The Problem
Imagine Service A calls Service B, which calls Service C. Service C is down. What happens? Service B keeps trying and timing out. Service A waits for B. Every request piles up. Soon, your entire system is frozen - one failed service took everything down.
A circuit breaker is like an electrical circuit breaker: when things fail too often, it "trips" and stops trying, returning a fallback response instead.
// WITHOUT Circuit Breaker User user = userService.getUser(id); // Waits 30 seconds... timeout User user = userService.getUser(id); // Waits 30 seconds again... // Thread pool exhausted, system crashes // WITH Circuit Breaker User user = userService.getUser(id); // Fails User user = userService.getUser(id); // Fails User user = userService.getUser(id); // Circuit OPENS! User user = userService.getUser(id); // Returns fallback immediately
Circuit Breaker States
CLOSED (Normal)
↓ failures exceed threshold
OPEN (Failing fast - returns fallback immediately)
↓ wait duration expires
HALF-OPEN (Testing - allows limited requests)
↓ requests succeed → CLOSED
↓ requests fail → OPEN
Closed
Normal operation. Requests pass through. Failures are counted.
Open
Too many failures. Requests fail immediately with fallback.
Half-Open
Testing recovery. Limited requests allowed to check if service is back.
Resilience4j Setup
<!-- pom.xml -->
<dependency>
<groupId>io.github.resilience4j</groupId>
<artifactId>resilience4j-spring-boot3</artifactId>
</dependency>
<dependency>
<groupId>org.springframework.boot</groupId>
<artifactId>spring-boot-starter-aop</artifactId>
</dependency>
Basic Circuit Breaker
@Service
public class UserService {
@Autowired
private UserClient userClient;
@CircuitBreaker(name = "userService", fallbackMethod = "getUserFallback")

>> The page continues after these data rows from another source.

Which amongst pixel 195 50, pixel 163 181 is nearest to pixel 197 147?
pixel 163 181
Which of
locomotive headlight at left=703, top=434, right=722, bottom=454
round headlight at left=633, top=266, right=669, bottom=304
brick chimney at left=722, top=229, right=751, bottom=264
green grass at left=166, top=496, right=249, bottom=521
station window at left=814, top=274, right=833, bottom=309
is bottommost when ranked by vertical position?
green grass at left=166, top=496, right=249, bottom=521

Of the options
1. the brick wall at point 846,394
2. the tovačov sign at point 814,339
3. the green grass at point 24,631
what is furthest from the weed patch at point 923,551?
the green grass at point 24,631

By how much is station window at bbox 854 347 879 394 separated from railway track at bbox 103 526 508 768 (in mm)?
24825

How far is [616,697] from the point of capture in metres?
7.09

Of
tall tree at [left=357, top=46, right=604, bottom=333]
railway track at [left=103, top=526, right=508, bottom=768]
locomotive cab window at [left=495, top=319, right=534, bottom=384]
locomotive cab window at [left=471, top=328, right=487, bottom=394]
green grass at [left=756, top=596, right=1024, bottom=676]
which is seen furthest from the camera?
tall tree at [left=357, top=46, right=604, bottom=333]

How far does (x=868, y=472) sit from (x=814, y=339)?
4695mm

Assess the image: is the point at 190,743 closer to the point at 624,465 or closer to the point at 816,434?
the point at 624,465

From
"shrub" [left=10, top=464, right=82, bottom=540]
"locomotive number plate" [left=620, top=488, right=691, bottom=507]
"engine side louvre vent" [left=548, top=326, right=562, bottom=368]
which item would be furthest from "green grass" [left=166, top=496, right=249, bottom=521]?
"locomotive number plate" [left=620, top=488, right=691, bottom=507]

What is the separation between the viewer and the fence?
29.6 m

public User getUser(Long id) {
return userClient.getUser(id); // Calls external service
}
// Fallback when circuit is open or call fails
public User getUserFallback(Long id, Exception ex) {
log.warn("Circuit breaker triggered for user {}: {}", id, ex.getMessage());
return new User(id, "Unknown", "Unavailable"); // Default user
}
}
Configuration
# application.yml
resilience4j:
circuitbreaker:
instances:
userService:
# When to open the circuit
failure-rate-threshold: 50 # Open if 50% of calls fail
slow-call-rate-threshold: 100 # Or if 100% of calls are slow
slow-call-duration-threshold: 2s # What counts as "slow"
# How many calls to evaluate
sliding-window-type: COUNT_BASED
sliding-window-size: 10 # Last 10 calls
minimum-number-of-calls: 5 # Need at least 5 calls to evaluate
# Recovery
wait-duration-in-open-state: 30s # Wait before trying again
permitted-number-of-calls-in-half-open-state: 3 # Test calls
# What counts as failure
record-exceptions:
- java.io.IOException
- java.net.SocketTimeoutException
ignore-exceptions:
- com.example.BusinessException
Retry Pattern
@Service
public class PaymentService {
@Retry(name = "paymentService", fallbackMethod = "paymentFallback")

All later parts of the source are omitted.